The only thing that got my fingers moving on the keys today, is the belief that everyone feels this way. I am not alone in my fear. Fear is not a monster to be conquered. I can not get rid of the fear. This is not war. I can not beat it down or fight it off or make it submit. I can not hide from it or hold really, really still and hope it doesn’t see me. Fear is simply the absence of light. I found myself in the darkness, and it is normal to freak out. To run and thrash and panic…a good way to draw blood in total darkness. I got hurt, so I curled up in a ball and did not move. But only in calm stillness can I spot a tiny spark of light to nurture. I can only breathe in and out, in and out and know that fear is allowed to be. That every person who has ever dared to reach for something, work for something, create something, free themselves from something, has had to breathe through the same fear. In and out, in and out. The pop…the snap, the severance, comes from the strain of fighting it. Fear of rejection, self-doubt over came me. It happened.

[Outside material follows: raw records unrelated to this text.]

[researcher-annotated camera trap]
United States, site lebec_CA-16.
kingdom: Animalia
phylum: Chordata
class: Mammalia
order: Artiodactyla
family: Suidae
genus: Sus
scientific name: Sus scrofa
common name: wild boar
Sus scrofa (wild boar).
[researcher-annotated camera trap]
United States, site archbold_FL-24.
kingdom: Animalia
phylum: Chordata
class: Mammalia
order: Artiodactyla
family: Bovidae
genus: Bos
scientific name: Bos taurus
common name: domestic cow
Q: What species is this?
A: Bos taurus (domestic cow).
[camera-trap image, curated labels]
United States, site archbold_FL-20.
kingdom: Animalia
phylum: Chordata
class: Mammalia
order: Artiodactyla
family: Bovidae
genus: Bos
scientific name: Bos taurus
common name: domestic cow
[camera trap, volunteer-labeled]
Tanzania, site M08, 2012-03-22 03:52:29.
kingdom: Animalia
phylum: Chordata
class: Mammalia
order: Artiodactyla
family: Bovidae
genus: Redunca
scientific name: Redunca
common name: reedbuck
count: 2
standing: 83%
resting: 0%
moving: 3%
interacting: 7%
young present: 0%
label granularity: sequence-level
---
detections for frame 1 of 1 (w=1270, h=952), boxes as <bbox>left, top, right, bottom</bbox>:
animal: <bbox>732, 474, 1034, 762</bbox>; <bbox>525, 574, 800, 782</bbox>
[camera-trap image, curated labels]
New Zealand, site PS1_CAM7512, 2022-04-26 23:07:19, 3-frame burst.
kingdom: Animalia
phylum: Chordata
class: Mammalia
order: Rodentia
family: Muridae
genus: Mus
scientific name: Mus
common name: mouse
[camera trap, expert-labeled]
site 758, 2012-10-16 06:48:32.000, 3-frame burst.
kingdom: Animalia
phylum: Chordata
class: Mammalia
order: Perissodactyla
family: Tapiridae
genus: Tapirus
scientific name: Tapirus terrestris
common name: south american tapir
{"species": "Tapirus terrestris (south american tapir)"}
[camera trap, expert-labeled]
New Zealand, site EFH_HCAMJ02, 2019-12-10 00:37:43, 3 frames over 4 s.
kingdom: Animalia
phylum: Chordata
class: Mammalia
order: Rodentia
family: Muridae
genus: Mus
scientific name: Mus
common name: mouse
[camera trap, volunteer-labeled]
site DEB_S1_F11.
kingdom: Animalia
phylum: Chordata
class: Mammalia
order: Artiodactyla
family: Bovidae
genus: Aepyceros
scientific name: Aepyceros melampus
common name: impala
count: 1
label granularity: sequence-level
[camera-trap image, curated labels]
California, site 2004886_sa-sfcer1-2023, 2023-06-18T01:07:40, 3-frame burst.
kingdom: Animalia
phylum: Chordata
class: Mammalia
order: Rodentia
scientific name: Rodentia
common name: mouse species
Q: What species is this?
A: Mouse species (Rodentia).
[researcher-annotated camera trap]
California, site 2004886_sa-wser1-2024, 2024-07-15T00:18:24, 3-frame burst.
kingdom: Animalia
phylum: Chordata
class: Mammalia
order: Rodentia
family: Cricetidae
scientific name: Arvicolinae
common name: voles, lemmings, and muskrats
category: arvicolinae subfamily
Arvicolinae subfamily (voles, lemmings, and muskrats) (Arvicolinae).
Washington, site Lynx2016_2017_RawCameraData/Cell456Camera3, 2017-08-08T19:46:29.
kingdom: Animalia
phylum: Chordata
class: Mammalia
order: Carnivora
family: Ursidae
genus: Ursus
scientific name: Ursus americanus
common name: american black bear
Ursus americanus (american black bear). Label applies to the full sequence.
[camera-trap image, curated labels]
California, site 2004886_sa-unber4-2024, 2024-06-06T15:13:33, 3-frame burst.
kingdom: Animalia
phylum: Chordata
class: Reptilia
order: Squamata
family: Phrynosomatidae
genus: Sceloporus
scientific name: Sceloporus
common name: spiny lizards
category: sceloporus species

I ordered new dinner plates. I removed the vandalized lights and replaced them with new ones. I learned how to change a flat tire. I will replace my cell phone. Rick’s surgeon carefully stitched his achilles tendon back together, and bound his leg in a cast to let it heal. And I will begin again. Breathing in, breathing out, letting the fear be there. My new mantra helps me begin to move once again.
Only through the deepest Fear will I find the deepest Joy.